◆ Material provided ◆
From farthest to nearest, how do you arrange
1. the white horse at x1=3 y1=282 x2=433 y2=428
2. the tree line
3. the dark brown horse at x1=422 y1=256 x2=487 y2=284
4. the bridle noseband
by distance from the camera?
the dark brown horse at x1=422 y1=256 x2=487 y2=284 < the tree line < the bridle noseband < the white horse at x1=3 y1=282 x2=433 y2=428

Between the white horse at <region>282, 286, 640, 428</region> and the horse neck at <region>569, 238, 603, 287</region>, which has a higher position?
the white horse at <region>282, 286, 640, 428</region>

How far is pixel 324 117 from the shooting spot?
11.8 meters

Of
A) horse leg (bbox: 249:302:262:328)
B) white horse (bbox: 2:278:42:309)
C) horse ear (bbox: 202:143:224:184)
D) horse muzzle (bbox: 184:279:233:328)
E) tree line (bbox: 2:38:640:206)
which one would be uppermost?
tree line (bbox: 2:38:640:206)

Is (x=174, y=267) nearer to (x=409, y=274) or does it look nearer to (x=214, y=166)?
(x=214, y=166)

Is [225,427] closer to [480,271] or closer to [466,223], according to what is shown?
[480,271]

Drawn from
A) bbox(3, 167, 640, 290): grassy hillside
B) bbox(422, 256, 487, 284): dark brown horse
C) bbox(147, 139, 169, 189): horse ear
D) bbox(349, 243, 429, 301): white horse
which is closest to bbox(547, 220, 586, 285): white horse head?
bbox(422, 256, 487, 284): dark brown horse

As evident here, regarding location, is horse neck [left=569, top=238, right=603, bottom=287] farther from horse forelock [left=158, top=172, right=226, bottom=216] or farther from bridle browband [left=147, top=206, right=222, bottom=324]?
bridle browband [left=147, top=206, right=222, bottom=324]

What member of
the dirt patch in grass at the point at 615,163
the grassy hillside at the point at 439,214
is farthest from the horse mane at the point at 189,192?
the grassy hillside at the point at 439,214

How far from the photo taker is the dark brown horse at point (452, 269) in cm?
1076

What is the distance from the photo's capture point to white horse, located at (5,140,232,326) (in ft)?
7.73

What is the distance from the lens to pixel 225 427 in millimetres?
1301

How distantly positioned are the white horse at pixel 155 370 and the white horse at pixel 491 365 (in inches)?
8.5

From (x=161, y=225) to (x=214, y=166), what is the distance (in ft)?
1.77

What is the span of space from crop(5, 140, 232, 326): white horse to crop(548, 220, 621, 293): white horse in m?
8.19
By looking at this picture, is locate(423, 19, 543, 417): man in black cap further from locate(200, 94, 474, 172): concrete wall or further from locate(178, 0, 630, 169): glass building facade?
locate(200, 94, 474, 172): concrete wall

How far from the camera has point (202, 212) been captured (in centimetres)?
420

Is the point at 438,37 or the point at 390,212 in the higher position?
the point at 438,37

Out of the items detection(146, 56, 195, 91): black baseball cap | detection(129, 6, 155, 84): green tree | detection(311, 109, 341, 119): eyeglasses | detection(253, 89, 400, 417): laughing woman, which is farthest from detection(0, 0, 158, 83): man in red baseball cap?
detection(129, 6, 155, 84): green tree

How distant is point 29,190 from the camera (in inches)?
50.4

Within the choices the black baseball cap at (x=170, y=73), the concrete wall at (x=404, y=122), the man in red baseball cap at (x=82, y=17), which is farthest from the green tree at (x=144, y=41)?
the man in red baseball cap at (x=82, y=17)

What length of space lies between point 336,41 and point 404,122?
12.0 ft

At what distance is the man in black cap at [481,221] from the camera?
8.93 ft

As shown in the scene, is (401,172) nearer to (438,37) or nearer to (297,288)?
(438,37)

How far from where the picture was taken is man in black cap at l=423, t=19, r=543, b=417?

◆ Work to be completed ◆
Reproduce every entry above word for word, without changing any character.

◆ The reply ◆
From farthest to nearest, how do you arrange
1. the white horse at x1=3 y1=282 x2=433 y2=428
2. the tree line
3. the dark brown horse at x1=422 y1=256 x2=487 y2=284
4. the bridle noseband
by distance from the camera?
the dark brown horse at x1=422 y1=256 x2=487 y2=284 < the tree line < the bridle noseband < the white horse at x1=3 y1=282 x2=433 y2=428

Between the white horse at <region>282, 286, 640, 428</region> and the horse neck at <region>569, 238, 603, 287</region>, which has a higher position?
the white horse at <region>282, 286, 640, 428</region>

How far is pixel 324 117 from the shooting spot?
11.8 meters

Of
A) horse leg (bbox: 249:302:262:328)
B) white horse (bbox: 2:278:42:309)
C) horse ear (bbox: 202:143:224:184)
D) horse muzzle (bbox: 184:279:233:328)
E) tree line (bbox: 2:38:640:206)
which one would be uppermost?
tree line (bbox: 2:38:640:206)

Is (x=174, y=267) nearer to (x=409, y=274) or does it look nearer to (x=214, y=166)?
(x=214, y=166)

Is [225,427] closer to [480,271] or closer to [466,223], according to what is shown?
[480,271]

Drawn from
A) bbox(3, 167, 640, 290): grassy hillside
B) bbox(422, 256, 487, 284): dark brown horse
C) bbox(147, 139, 169, 189): horse ear
D) bbox(349, 243, 429, 301): white horse
which is closest to bbox(547, 220, 586, 285): white horse head?
bbox(422, 256, 487, 284): dark brown horse

As evident here, regarding location, is horse neck [left=569, top=238, right=603, bottom=287] farther from horse forelock [left=158, top=172, right=226, bottom=216] or farther from bridle browband [left=147, top=206, right=222, bottom=324]?
bridle browband [left=147, top=206, right=222, bottom=324]

What member of
the dirt patch in grass at the point at 615,163
the grassy hillside at the point at 439,214
is farthest from the horse mane at the point at 189,192?
the grassy hillside at the point at 439,214

How far from the photo taker is the dark brown horse at point (452, 269) in cm?
1076

What is the distance from the photo's capture point to white horse, located at (5,140,232,326) (in ft)?
7.73

What is the distance from the lens to pixel 225 427 in millimetres?
1301

How distantly positioned are the white horse at pixel 155 370 and the white horse at pixel 491 365 (in inches)?
8.5

From (x=161, y=225) to (x=214, y=166), what is the distance (in ft)?
1.77

What is the span of space from crop(5, 140, 232, 326): white horse to crop(548, 220, 621, 293): white horse in m?
8.19
By looking at this picture, is locate(423, 19, 543, 417): man in black cap further from locate(200, 94, 474, 172): concrete wall or further from locate(178, 0, 630, 169): glass building facade?
locate(200, 94, 474, 172): concrete wall

How far from the camera has point (202, 212) been captured (in centimetres)?
420

Is the point at 438,37 or the point at 390,212 in the higher position?
the point at 438,37

Out of the items detection(146, 56, 195, 91): black baseball cap | detection(129, 6, 155, 84): green tree | detection(311, 109, 341, 119): eyeglasses | detection(253, 89, 400, 417): laughing woman, which is farthest from detection(0, 0, 158, 83): man in red baseball cap?
detection(129, 6, 155, 84): green tree

How distant is point 29,190 from the camera (in inches)?
50.4

Within the choices the black baseball cap at (x=170, y=73), the concrete wall at (x=404, y=122), the man in red baseball cap at (x=82, y=17), which is farthest from the green tree at (x=144, y=41)?
the man in red baseball cap at (x=82, y=17)

What length of space lies between point 336,41 and point 404,122?
12.0 ft

At what distance is the man in black cap at [481,221] from the camera?
8.93 ft

As shown in the scene, is (401,172) nearer to (438,37) or nearer to (297,288)?
(438,37)

How far from where the picture was taken is man in black cap at l=423, t=19, r=543, b=417?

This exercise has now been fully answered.